Ha permitido, la discusión energética, la construcción de un espacio de lucha política en la que aquellos que se atrevan a tocar el tema de las energías renovables, son inmediatamente tachados de traidores, esquiroles, entre otros señalamientos, lo que, por cierto, tampoco abona a la construcción de un diálogo social, como lo reclama el presidente, para saber que rumbo toma la generación de energía en el país.

Por su lado, Jean Paul Deléage, en su libro: Historia de la ecología: una ciencia del hombre y de la naturaleza señala que “ninguna civilización ha sido ecológicamente inocente” en clara referencia a esa necesidad que el hombre, en sociedad, tiene de recurrir al espacio geográfico para construir su lugar de convivencia, intercambio económico y de vivienda.

Pero también recurre a la naturaleza para tomar recursos que usa como materia prima en procesos de transformación y producción y, necesariamente, para la generación de energía, lo que le permite aumentar la capacidad de uso del espacio natural para lograr su subsistencia.

La generación de energía, es uno de los eslabones de la larga cadena de destrucción que el hombre a impulsado a lo largo del planeta, México, no pude ser la excepción, en nuestro país, la generación de energía ha permitido impactos increíbles en ecosistemas completos, dañando de forma irreversible algunos de ellos, como los ríos, donde se han construido enormes represas para la generación de energía y generando daños río abajo en el ecosistema, los que históricamente se han tenido que soportar como necesarios en aras del progreso.
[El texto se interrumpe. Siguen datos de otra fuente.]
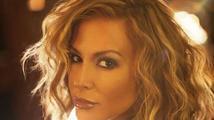 Zpěvačka Anastacia si nechala vzít prsa stejně jako Angelina Jolie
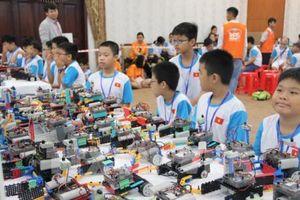 Gần 150 học sinh xuất sắc tham gia cuộc thi Tài năng robot IYRC Việt Nam 2018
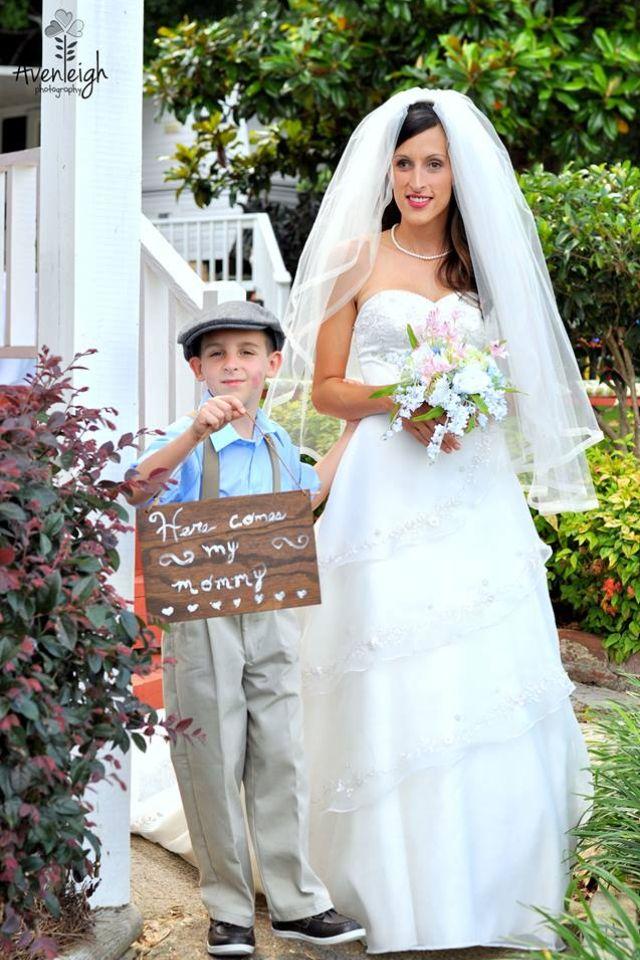 Good 40u0027s Theme/rustic Outdoor Wedding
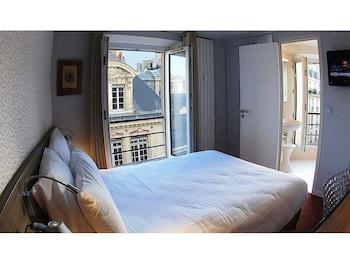 Picture of Hôtel des 3 Collèges in Paris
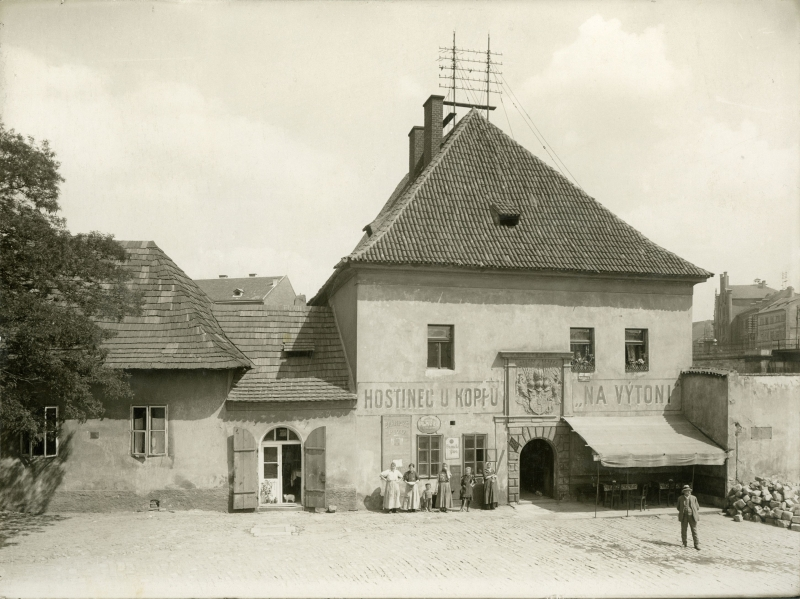 Customs House at Výtoň and U Koppů Inn around 1910 (photo by J. Kříženecký)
Pero en esta batalla de las no ideas y de las descalificaciones, el medio ambiente y los recursos que son fundamentales para la sociedad, no han tenido la relevancia que deberían para orientar el rumbo que la generación de energía debe tener en el país.

Y mientras que la batalla social continúa por demostrar que el de enfrente es más malo que nada, el Congreso de la Unión, con la mano en la cintura, llevó al pleno una reforma preferente del presidente de la República, la sometió a votación y aprobó en lo general, usando la mayoría del partido gobernante.

Una iniciativa que, a decir de muchos, busca encontrar una salida a los excedentes de combustóleo de Petróleos Mexicano (Pemex) y, por otro lado, aquellos que reclaman la urgencia de salvar la soberanía nacional en materia energética, aun cuando no queda claro que es soberanía energética.

El Congreso de la Unión, debe, por definición, ser la salvaguarda de la soberanía nacional, ya sea en materia de salud, alimentaria o energética. Al aprobar una reforma sin realizar las debidas consultas, dirán los que saben, es del presidente y es preferente, y, a pesar de ello, se ha menoscabado uno de los principios fundamentales del presidente de la república, con el pueblo todo, sin el pueblo nada.